D’après les deux experts interviewés, le vaccin pourrait être autorisé d’ici 1 à 2 mois au Canada chez les enfants. Cependant, du côté des États-Unis, l’Académie américaine de pédiatrie s’inquiète du délai d’autorisation du vaccin, qui pourrait n’avoir lieu qu’en 2022, alors que plane la menace du variant Delta.
Le variant Delta provoque-t-il des symptômes plus sévères chez les enfants?
Le variant Delta ayant émergé récemment, on manque encore de données à ce sujet. La hausse des hospitalisations pédiatriques observée dernièrement aux États-Unis doit être nuancée, selon les deux médecins. « Il semble y avoir un plus grand nombre d’admissions aux États-Unis, mais c’est difficile de savoir, toute proportion gardée, si les symptômes sont plus sévères qu’avec les autres variants », avertit la Dre Quach-Thanh. Elle souligne que la hausse des admissions est surtout marquée dans des États où il y a une forte transmission communautaire combinée à une faible couverture vaccinale.
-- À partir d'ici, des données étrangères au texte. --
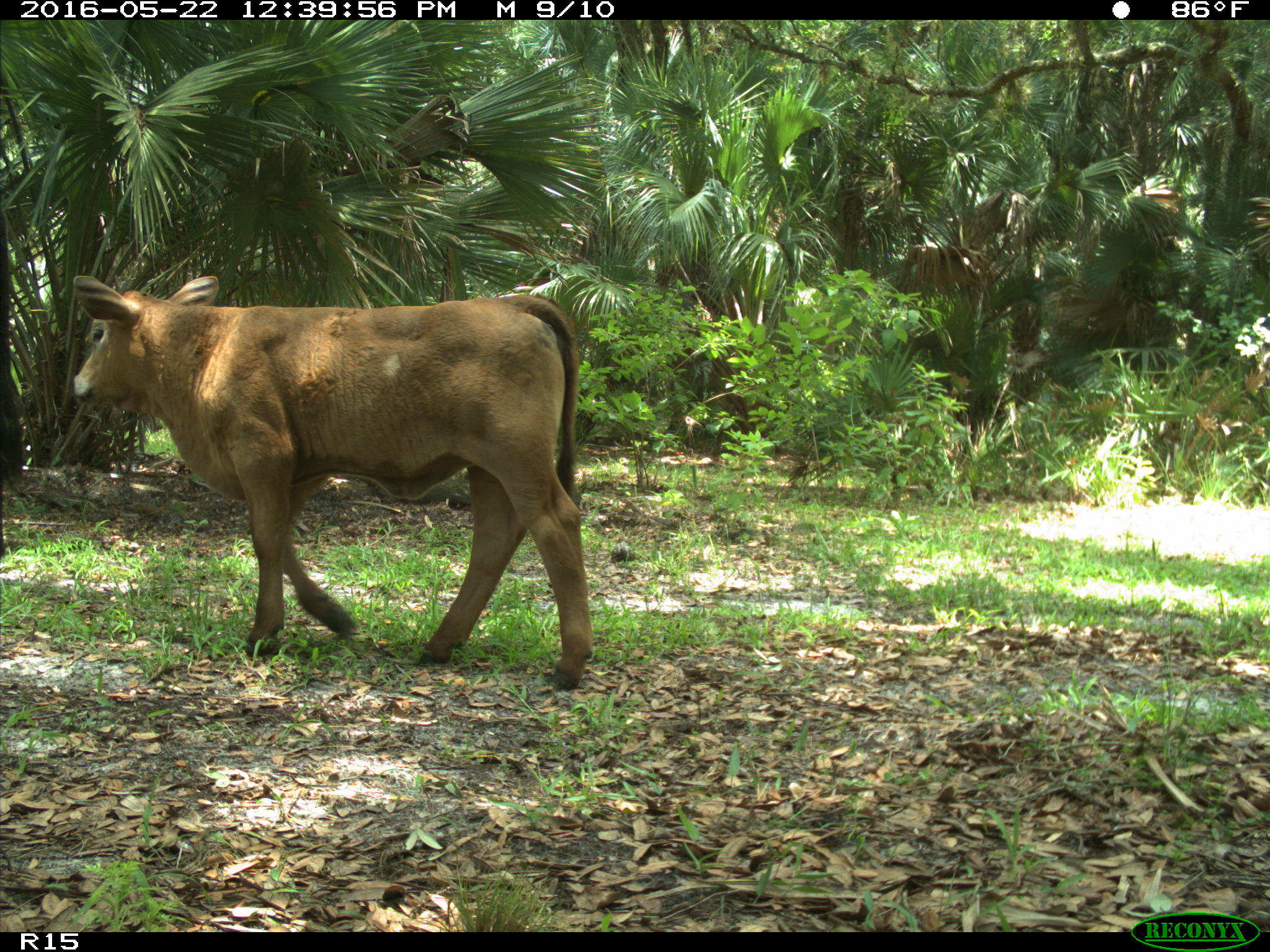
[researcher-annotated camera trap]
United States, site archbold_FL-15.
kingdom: Animalia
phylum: Chordata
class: Mammalia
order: Artiodactyla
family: Bovidae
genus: Bos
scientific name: Bos taurus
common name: domestic cow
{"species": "Bos taurus (domestic cow)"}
Le Québec pourrait connaître une vague moins importante d’infections étant donné que le taux de vaccination des adultes y est plus élevé qu’aux États-Unis. « La double vaccination fournit vraiment une protection et limite la transmission », insiste Dr Earl Rubin.
Pour l’instant, les symptômes chez les enfants semblent être sensiblement les mêmes. « Il y a eu quelques cas où il y avait moins de perte d’odorat, mais on ne peut pas tirer de conclusion sans avoir une bonne étude plus globale », insiste la Dre Quach-Thanh.
Le variant Delta est-il plus contagieux que les autres variants?
Des modélisations indiquent que le variant Delta est de 40 à 60% plus transmissible que le variant Alpha, et deux fois plus transmissible que la souche originale du SRAS-CoV-2. Une équipe de chercheurs chinois a aussi rapporté, en se basant sur des échantillons viraux provenant de 126 personnes, qu’en moyenne, « la charge virale était 1 000 fois plus élevée pour le Delta que pour les autres variants ». Autrement dit, une personne infectée par ce variant héberge beaucoup plus de virus dans ses voies respiratoires et serait donc plus contagieuse, indique l’étude, en prépublication sur medRxiv.
«Le taux de contagion [soit le nombre de personnes qu’un individu infecté va contaminer] est d’environ 8 personnes. Ainsi, vous introduisez un cas positif et de 6 à 8 personnes non vaccinées peuvent l’attraper. Cela pourrait conduire à des cas plus nombreux dans les écoles primaires », estime le Dr Rubin. Cette capacité d’infection (aussi appelée R0) est bien supérieure à celle du virus de la grippe, par exemple, qui tourne autour de 2. Il approche celle de la varicelle, un des virus les plus contagieux qui soit, et qui est estimée à 9-10.
Il reste que le Delta est beaucoup moins contagieux que la rougeole, qui détient le record puisqu’une seule personne malade peut en contaminer de 12 à 18 autres.
Par ailleurs, il semble que la transmission asymptomatique du variant Delta soit plus importante qu’avec les autres variants. C’est ce que suggère une pré-étude menée en Chine qui rapporte que près de 74% des contaminations ont eu lieu pendant la phase asymptomatique, ce qui rend d’autant plus difficile le contrôle de la chaine de transmission.